The fight at the EU level to reach an agreement has led to the temporary rules pending "chat control" now ceasing to apply.

Prosecuting those who commit abuse is one thing, and that is obviously important. But stopping the spread of abuse material is another, says Susanna Pettersson, a child rights lawyer at the children's rights organization ECPAT, and continues:

The police are doing what they can, but the police's job is a drop in the ocean. If tech companies themselves cannot scan their services, they cannot in turn alert children's rights organizations who can alert the respective country's police authorities.

Temporary rules

The temporary rules – an extension of previously existing laws in the area – have served as a free pass for companies such as Meta (Facebook, Instagram) to monitor their messaging services in search of abuse material, something that actually violates EU laws.

Lena Larsson works at the police's national operational department (Noa) with internet-related sexual abuse of children. In a written comment to TT, she says:

"The European Parliament's voting down the extension of the temporary exemption rules regarding the ePrivacy Directive may have consequences for the work of the police, but if and in what way, time will tell."

Evaluation

Larsson further writes that tech companies continue to have an obligation to report crimes on their platforms under the EU law DSA (Digital Services Act). Platforms based in the US also have an obligation under US law to report suspected sexual abuse of children to the children's rights organization NCMEC (National Center for Missing and Exploited Children), according to Larsson.

Supplied data:

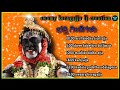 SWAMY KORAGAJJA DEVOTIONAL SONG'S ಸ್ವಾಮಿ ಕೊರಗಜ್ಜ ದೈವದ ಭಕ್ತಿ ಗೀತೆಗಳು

What to do:
a – Reproduce the stretch of the chat control article from "Prosecuting those who" through "country's police authorities.".
b – In the chat control article, list every abbreviation paired with its spelled-out form in parentheses, giving each one with that form.
c – Carry on the chat control article from the point where it stops.
The data is separate material with no connection to the article on chat control.

Answer section:
a –
Prosecuting those who commit abuse is one thing, and that is obviously important. But stopping the spread of abuse material is another, says Susanna Pettersson, a child rights lawyer at the children's rights organization ECPAT, and continues:

The police are doing what they can, but the police's job is a drop in the ocean. If tech companies themselves cannot scan their services, they cannot in turn alert children's rights organizations who can alert the respective country's police authorities.

b –
Noa (national operational department)
DSA (Digital Services Act)
NCMEC (National Center for Missing and Exploited Children)

c –
"Last year we received 25,077 reports from NCMEC to Sweden," writes Larsson.

According to her, the police will have to do an "evaluation" after some time to see whether the number of cases is now decreasing or increasing due to the end of the temporary rules.

In May 2022, the European Commission presented a proposal to impose stricter requirements on online actors to monitor content and messages, with the express aim of preventing and combating child sexual abuse.

The proposal was put forward by the former Swedish Home Affairs Commissioner Ylva Johansson (S). It would, among other things, make it mandatory for platforms to monitor communications, even encrypted ones. The Commission has argued that the actors have not done enough when it has been voluntary and that they are in practice regulated in the US.

The proposal quickly met with criticism that it would open the door to indiscriminate and difficult-to-regulate mass surveillance of private chats. Critics therefore call it “chat control”. The tools are feared to be too unreliable and could single out innocent people.

No final agreement on "chat control" has yet been reached at the EU level.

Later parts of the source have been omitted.